Amanda looked at Lee after she signed off. "I don't get it," she said as the couple watched the professional rescuers start an IV on Sandra. "If it were Jamie or Philip or you…"

"It's a guy thing, Amanda. We have this natural instinct to go after anything that hurts someone we care about. And given what Ian told us over dinner last night, Scholk has been on the general's list for a long time. First the mistaken assassination what, eleven years ago? Then the Moscow incident you remembered, now this. That's three strikes, and we all know what happens after three strikes."

"You're out," Amanda nodded, enlightened but not necessarily convinced. "Find out which hospital they're taking her to so I can call her brother."

Lee turned to go toward the medics, but turned back with a small smile. "For the record, I'd go to the hospital with you."

Amanda smiled back. "No, you wouldn't. You'd go after the bad guy, just like you did in California and every other time. And I still love you."

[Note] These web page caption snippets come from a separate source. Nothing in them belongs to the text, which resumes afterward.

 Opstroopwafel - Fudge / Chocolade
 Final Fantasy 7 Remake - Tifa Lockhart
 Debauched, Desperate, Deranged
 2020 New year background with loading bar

Lee just shook his head and resumed his mission.

Near the Soviet Embassy * Washington, D.C. * 5:20 a.m. EST (GMT-5)

Leon Ivanich Scholk spotted the dragnet with just enough time to turn off the main road into an alley between two residential blocks. "Damned Americans," he muttered in English as he shut the car off and scrambled out. "I wonder which idiot they tagged this time?"

With great agility, Scholk leapt two fences and sauntered up the residential street with his briefcase, looking only slightly out of place because of the early hour. In his mind, he reviewed his options for getting back into the Embassy unseen, and came up with a secret entrance to the underground service tunnels that would take only a few minutes on foot from his current location. The Russian continued his early morning stroll, stopping only to buy an early edition of The Washington Post, until he arrived at a 24-hour Laundromat about three blocks from the main entrance of the Soviet compound. He asked for the key to the men's room; once inside, he reversed the key and opened the supply closet, revealing another door inside. Leaving the key on the sink, the man stepped into the supply closet and vanished into the depths of underground Washington.

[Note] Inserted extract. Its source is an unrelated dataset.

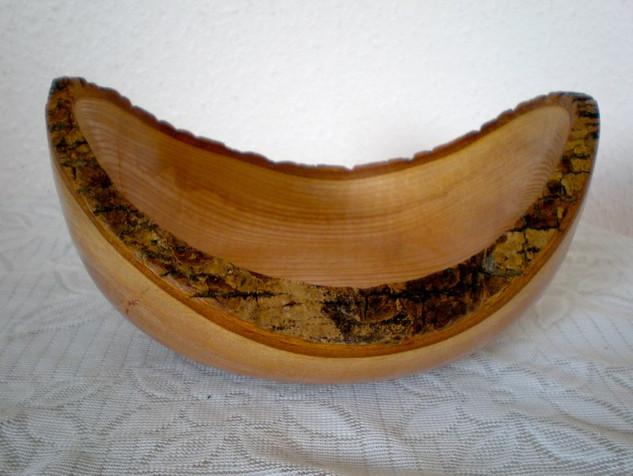 Wood: Ash Size: 8 X 4 Price: £45 (ref.5251)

Near the Soviet Embassy * Washington, D.C. * 5:30 a.m. EST (GMT-5)

"Nothing," Billy said, slamming Scholk's abandoned car with a tightly clenched fist. "Just when we got within the sightline protocols."

"We had him until the other Yugo pulled onto the road," Francine complained. "Driving into the sunrise made it hard to tell after a couple of lane changes which was which."

"I know, Francine. It's not your fault. It's the damned regulations."

Ian stood with the general near the Chevy he and Francine had been driving, staring up the alley. "We'd better alert Dulles. He'll be out of here within the hour if he made it back to the Embassy."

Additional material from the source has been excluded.